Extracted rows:
»»
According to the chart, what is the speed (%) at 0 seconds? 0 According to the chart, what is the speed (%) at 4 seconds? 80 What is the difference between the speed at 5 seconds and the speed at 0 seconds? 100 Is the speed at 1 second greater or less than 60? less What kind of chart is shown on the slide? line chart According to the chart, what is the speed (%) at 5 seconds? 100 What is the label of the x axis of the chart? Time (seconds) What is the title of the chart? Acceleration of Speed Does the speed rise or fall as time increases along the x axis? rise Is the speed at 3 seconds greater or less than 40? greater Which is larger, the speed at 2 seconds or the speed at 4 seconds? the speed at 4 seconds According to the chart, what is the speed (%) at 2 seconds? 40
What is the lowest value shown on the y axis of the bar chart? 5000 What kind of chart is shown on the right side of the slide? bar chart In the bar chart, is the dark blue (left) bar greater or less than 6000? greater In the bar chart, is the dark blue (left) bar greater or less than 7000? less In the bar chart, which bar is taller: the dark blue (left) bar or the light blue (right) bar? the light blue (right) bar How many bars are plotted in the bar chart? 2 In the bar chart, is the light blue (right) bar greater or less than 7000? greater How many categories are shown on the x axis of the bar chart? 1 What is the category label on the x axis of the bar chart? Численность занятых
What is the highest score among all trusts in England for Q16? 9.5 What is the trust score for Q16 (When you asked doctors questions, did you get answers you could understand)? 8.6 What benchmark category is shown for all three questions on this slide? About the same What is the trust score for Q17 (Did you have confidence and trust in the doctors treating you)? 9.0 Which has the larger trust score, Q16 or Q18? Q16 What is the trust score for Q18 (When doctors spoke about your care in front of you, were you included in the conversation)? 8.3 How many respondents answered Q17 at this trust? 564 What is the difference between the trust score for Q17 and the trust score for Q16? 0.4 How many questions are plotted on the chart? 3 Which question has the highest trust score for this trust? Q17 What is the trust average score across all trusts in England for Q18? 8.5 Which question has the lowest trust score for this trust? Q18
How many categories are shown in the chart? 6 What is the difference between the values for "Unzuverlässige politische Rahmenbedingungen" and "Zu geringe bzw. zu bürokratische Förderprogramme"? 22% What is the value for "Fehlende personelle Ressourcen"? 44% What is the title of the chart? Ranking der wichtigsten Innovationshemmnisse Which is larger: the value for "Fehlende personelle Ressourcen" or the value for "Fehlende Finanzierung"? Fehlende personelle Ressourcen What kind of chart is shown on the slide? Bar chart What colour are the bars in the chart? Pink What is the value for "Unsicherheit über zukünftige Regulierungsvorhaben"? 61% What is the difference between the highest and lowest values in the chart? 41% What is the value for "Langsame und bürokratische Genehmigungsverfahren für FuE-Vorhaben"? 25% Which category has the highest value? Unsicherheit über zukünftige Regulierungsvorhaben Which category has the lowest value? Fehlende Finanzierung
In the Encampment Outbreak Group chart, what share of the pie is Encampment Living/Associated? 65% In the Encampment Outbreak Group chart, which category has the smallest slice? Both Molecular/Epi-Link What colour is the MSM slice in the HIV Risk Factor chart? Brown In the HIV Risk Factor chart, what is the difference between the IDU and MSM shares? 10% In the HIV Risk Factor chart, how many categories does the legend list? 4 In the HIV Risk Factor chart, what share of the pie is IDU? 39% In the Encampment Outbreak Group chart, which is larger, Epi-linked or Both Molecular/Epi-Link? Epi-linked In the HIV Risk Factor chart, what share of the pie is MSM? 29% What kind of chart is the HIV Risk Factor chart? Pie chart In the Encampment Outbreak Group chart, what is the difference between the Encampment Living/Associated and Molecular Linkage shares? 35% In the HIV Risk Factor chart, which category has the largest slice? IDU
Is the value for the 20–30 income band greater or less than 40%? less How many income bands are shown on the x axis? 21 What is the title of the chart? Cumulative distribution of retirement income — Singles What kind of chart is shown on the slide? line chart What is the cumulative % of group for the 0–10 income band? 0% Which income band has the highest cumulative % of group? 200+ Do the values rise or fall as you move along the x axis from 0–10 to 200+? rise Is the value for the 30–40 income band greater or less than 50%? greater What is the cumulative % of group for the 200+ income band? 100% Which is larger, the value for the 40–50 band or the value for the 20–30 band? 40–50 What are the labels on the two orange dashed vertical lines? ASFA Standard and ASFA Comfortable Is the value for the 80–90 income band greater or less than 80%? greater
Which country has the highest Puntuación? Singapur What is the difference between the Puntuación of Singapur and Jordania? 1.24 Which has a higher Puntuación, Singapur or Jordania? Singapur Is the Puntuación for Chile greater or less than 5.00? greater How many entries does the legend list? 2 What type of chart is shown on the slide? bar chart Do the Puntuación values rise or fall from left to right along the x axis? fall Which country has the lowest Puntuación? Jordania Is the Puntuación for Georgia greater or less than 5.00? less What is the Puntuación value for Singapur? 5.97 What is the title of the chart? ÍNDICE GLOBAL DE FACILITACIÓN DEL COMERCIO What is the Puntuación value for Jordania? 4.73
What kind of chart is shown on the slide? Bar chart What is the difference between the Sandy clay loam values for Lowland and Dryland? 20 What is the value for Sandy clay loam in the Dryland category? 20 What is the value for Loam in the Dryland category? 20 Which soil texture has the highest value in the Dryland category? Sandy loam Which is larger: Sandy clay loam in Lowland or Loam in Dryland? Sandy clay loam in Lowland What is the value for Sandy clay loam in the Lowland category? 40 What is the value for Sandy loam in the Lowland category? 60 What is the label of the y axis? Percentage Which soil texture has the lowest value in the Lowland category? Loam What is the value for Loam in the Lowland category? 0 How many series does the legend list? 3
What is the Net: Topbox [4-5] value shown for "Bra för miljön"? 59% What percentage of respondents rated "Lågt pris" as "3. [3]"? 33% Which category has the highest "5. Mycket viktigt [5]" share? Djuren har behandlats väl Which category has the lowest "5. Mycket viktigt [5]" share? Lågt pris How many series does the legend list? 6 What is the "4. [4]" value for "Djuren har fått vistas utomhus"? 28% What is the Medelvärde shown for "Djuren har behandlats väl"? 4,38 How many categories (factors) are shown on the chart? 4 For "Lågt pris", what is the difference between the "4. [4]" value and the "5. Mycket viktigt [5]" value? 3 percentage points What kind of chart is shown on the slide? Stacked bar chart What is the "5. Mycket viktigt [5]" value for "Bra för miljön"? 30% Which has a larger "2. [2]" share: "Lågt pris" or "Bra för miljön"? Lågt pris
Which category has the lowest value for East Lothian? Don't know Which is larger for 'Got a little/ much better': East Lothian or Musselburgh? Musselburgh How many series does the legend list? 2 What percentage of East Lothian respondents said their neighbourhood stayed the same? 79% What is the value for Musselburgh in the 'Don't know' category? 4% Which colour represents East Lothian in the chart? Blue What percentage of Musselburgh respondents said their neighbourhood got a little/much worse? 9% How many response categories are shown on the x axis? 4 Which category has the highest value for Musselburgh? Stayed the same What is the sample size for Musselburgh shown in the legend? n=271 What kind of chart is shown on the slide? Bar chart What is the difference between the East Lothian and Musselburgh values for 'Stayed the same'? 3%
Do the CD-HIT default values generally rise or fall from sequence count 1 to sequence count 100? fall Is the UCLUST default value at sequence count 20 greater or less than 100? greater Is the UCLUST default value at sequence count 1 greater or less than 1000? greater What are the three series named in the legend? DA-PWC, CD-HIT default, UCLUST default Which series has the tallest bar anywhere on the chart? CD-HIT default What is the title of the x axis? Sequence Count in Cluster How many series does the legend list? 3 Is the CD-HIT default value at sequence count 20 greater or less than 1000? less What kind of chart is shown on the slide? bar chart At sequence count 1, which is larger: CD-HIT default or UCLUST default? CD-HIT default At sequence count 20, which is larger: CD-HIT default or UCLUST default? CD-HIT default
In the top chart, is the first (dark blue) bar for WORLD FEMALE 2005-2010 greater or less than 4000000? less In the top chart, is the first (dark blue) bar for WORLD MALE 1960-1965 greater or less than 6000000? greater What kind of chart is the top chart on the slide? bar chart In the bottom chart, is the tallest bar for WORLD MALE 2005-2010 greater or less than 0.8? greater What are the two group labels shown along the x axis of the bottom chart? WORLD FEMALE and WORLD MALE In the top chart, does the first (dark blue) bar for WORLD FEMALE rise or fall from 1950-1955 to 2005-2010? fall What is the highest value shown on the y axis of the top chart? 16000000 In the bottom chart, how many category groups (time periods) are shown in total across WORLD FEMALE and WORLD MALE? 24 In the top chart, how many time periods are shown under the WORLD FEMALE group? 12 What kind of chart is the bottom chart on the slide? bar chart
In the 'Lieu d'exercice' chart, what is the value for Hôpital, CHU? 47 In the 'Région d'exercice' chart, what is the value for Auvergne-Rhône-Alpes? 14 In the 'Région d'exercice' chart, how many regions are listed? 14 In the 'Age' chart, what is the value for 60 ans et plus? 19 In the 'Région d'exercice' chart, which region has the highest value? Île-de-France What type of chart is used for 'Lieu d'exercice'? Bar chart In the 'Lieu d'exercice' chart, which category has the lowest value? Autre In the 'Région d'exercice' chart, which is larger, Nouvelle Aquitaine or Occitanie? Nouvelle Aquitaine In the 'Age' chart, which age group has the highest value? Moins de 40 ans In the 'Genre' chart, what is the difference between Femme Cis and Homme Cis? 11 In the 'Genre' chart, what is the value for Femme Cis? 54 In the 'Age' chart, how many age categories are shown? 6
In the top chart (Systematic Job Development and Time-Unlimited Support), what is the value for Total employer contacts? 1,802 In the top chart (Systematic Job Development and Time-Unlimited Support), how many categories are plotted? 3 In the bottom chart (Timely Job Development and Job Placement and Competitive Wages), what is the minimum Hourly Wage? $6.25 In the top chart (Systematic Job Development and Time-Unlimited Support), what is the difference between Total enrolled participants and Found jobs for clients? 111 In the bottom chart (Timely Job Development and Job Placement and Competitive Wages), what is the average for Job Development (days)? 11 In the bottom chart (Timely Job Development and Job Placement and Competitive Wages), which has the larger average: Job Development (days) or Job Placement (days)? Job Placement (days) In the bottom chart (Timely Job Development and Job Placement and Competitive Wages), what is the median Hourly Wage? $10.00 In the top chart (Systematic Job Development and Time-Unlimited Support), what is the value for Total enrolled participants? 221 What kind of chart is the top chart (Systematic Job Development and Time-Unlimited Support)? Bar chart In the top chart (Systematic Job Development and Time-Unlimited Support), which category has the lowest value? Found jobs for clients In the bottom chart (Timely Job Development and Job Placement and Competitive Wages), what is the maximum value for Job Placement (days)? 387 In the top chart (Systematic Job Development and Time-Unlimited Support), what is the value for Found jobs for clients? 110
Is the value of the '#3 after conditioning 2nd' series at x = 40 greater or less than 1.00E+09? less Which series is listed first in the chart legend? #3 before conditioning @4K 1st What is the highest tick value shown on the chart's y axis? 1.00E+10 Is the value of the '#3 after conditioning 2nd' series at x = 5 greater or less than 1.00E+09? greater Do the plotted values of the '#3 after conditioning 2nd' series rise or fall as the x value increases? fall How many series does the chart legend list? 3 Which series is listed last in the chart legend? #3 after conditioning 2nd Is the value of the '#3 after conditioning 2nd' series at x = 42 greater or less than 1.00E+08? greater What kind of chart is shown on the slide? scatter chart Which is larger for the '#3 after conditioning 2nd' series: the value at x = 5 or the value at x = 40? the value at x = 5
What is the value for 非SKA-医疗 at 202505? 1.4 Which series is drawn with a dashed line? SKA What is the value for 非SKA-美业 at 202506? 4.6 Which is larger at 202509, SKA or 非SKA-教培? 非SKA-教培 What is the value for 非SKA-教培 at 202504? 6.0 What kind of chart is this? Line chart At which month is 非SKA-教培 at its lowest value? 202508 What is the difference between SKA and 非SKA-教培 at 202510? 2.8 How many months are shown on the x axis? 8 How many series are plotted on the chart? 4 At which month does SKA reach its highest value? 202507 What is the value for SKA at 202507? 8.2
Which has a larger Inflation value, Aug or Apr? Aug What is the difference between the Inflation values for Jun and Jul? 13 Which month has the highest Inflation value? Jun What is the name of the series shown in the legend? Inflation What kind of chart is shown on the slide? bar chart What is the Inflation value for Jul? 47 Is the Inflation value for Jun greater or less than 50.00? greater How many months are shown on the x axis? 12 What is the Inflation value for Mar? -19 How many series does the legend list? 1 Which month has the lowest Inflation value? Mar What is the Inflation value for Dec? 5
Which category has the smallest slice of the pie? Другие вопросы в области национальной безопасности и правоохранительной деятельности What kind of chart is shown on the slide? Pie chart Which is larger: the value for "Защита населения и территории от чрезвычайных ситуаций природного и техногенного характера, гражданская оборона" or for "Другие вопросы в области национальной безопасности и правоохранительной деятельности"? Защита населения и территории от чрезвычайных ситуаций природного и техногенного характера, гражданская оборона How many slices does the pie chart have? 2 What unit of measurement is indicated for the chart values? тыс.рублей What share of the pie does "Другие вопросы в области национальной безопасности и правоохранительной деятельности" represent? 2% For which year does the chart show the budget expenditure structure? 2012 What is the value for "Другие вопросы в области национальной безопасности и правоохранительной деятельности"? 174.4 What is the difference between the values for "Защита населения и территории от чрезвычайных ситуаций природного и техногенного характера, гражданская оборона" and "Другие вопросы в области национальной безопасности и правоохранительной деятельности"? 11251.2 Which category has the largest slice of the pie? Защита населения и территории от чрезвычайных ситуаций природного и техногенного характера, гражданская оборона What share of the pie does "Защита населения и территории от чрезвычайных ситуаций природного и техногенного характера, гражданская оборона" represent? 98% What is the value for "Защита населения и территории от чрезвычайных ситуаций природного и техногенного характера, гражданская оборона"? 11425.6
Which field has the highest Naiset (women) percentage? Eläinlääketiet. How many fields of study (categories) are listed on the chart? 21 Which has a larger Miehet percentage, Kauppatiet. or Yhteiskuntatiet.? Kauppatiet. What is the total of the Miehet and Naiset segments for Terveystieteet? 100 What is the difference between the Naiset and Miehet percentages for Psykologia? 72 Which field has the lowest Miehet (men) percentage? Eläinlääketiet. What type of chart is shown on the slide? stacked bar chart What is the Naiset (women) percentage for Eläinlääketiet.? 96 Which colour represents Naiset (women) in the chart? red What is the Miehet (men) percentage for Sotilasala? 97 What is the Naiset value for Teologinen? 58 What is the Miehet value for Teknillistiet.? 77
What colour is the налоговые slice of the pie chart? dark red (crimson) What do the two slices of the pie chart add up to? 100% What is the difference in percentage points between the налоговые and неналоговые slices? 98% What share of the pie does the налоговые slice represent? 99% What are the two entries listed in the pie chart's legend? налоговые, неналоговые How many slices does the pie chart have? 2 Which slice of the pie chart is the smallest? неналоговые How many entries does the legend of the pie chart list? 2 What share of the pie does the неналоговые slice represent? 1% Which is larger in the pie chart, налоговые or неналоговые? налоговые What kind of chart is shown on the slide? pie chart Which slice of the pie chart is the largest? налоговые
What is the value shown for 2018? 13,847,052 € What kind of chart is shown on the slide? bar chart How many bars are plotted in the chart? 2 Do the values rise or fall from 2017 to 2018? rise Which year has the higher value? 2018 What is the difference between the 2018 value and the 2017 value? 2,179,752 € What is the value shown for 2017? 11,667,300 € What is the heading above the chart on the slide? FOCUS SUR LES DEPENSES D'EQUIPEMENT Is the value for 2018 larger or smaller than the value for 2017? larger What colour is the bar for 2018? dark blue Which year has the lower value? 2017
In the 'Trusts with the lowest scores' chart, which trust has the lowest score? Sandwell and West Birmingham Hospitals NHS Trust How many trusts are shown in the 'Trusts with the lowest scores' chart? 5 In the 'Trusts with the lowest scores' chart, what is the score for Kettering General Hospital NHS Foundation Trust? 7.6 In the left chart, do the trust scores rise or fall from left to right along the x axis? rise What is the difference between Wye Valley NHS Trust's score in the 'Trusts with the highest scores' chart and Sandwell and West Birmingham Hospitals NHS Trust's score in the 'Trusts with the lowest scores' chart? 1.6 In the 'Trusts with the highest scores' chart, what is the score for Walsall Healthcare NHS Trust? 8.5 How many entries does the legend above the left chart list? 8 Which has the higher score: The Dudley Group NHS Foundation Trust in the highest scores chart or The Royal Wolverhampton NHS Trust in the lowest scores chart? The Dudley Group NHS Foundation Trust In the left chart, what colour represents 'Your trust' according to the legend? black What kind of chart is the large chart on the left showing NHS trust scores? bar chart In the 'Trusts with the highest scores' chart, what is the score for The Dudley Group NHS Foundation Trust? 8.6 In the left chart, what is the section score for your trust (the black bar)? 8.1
««
Task directions ::
Please retype the rows character for character, from the first one down to the line containing "What is the lowest", including both.

Reply to the task ::
According to the chart, what is the speed (%) at 0 seconds? 0 According to the chart, what is the speed (%) at 4 seconds? 80 What is the difference between the speed at 5 seconds and the speed at 0 seconds? 100 Is the speed at 1 second greater or less than 60? less What kind of chart is shown on the slide? line chart According to the chart, what is the speed (%) at 5 seconds? 100 What is the label of the x axis of the chart? Time (seconds) What is the title of the chart? Acceleration of Speed Does the speed rise or fall as time increases along the x axis? rise Is the speed at 3 seconds greater or less than 40? greater Which is larger, the speed at 2 seconds or the speed at 4 seconds? the speed at 4 seconds According to the chart, what is the speed (%) at 2 seconds? 40
What is the lowest value shown on the y axis of the bar chart? 5000 What kind of chart is shown on the right side of the slide? bar chart In the bar chart, is the dark blue (left) bar greater or less than 6000? greater In the bar chart, is the dark blue (left) bar greater or less than 7000? less In the bar chart, which bar is taller: the dark blue (left) bar or the light blue (right) bar? the light blue (right) bar How many bars are plotted in the bar chart? 2 In the bar chart, is the light blue (right) bar greater or less than 7000? greater How many categories are shown on the x axis of the bar chart? 1 What is the category label on the x axis of the bar chart? Численность занятых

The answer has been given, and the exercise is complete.